WHAT YOU SHOULD DO:
Set out every line of the entries below as a numbered list, skipping blank lines. Leave the pictures out.

[A run of entries]
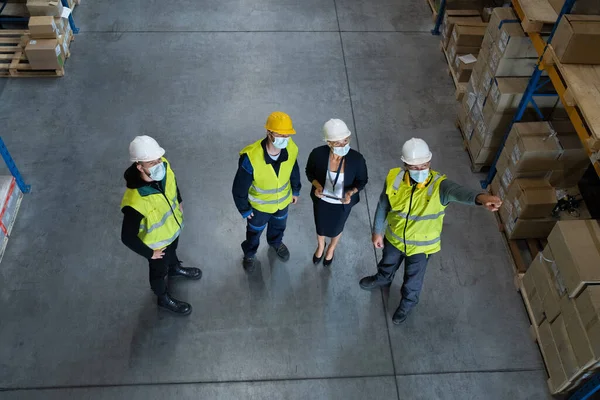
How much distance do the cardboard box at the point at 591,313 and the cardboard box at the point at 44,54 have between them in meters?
7.56

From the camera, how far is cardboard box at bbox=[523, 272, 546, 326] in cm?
519

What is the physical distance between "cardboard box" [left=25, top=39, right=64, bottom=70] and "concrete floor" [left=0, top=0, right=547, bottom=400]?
276mm

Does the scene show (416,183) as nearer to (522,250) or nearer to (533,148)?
(533,148)

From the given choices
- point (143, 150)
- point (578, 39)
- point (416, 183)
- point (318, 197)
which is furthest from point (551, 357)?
point (143, 150)

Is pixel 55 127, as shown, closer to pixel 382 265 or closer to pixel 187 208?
pixel 187 208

COMPLETED TASK:
1. How much distance do the cardboard box at the point at 591,313 and the cardboard box at the point at 44,54 have between them in meters?
2. 7.56
3. From the camera, how far is cardboard box at bbox=[523, 272, 546, 326] in cm?
4. 519
5. What is the physical distance between "cardboard box" [left=25, top=39, right=64, bottom=70] and "concrete floor" [left=0, top=0, right=547, bottom=400]?
6. 276mm
7. Does the scene show (416,183) as nearer to (522,250) or nearer to (533,148)?
8. (533,148)
9. From the given choices
10. - point (143, 150)
11. - point (578, 39)
12. - point (416, 183)
13. - point (318, 197)
14. which is furthest from point (551, 357)?
15. point (143, 150)
16. Is pixel 55 127, as shown, closer to pixel 382 265 or closer to pixel 187 208?
17. pixel 187 208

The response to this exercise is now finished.